Nick Carraway è uno strano tipo di personaggio: l’essere cugino di Daisy e vicino di Gatsby lo colloca al centro degli eventi, nondimeno quasi mai il suo modo di prendervi parte va al di là di una passiva contemplazione. All’apparenza il suo ruolo è quello dello spettatore, un individuo non troppo caratterizzato, messo lì dall’autore per svolgere una funzione assimilabile a quella rivestita nei romanzi dei tempi andati dai manoscritti ripescati in vecchi bauli: offrire una testimonianza.
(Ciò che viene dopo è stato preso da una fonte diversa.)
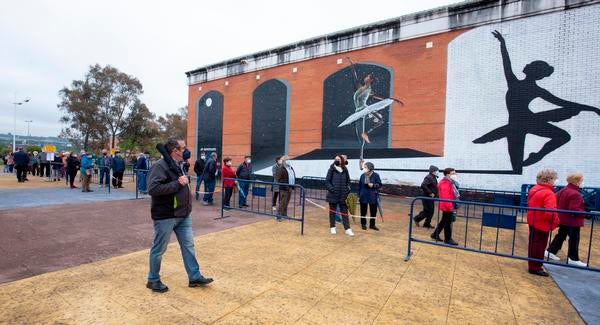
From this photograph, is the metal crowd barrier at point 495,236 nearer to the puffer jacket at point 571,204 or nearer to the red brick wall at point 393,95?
the puffer jacket at point 571,204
È lo stesso espediente cui ricorre Conrad in Cuore di tenebra: pur non arrivando agli estremi di Marlowe – che descrive Kurtz come pura voce –, anche Nick tende a disincarnare l’oggetto del suo racconto.
Nei primi capitoli del romanzo Gatsby è di fatto un fantasma. Sentiamo pronunciare il suo nome, sentiamo le fantasiose voci che circolano sul suo conto, lo vediamo stagliarsi scuro come un’ombra contro il cielo stellato di una serata estiva. Quando finalmente si presenta in carne e ossa, la sua figura è così ammantata di mistero che Nick stenta a riconoscerlo. Gatsby è difatti l’antitesi del mistero. Tutto in lui è scoperto, vistoso, eccessivo: il suo stile di vita, il suo modo di parlare, i suoi sogni. È inoltre l’antitesi di Nick, che in apertura di romanzo si presenta al lettore come un tipo riservato, misurato sia nelle parole sia nel giudicare il prossimo. Tradurre Il grande Gatsby significa in primo luogo confrontarsi con questo contrasto: la moderazione del narratore da un lato, l’esorbitanza del protagonista dall’altro. Replicare la lingua misurata in cui si esprime Nick è certamente la strada maestra, ma può non essere sufficiente: in italiano è comunque necessario dire di più, vanificando quell’essere unusually communicative in a reserved way, che fa da incipit al romanzo, come una sorta di dichiarazione poetica. Per paradosso, un’opzione possibile è percorrere la stessa strada ma in senso opposto. Per esempio, calcando la mano su alcune parole, rendendo politician con «intrigante» o careless con «sbadato». In altri termini: essere insolitamente riservati dicendo più del dovuto, che è per l’appunto ciò che ho tentato di fare traducendo Il grande Gatsby.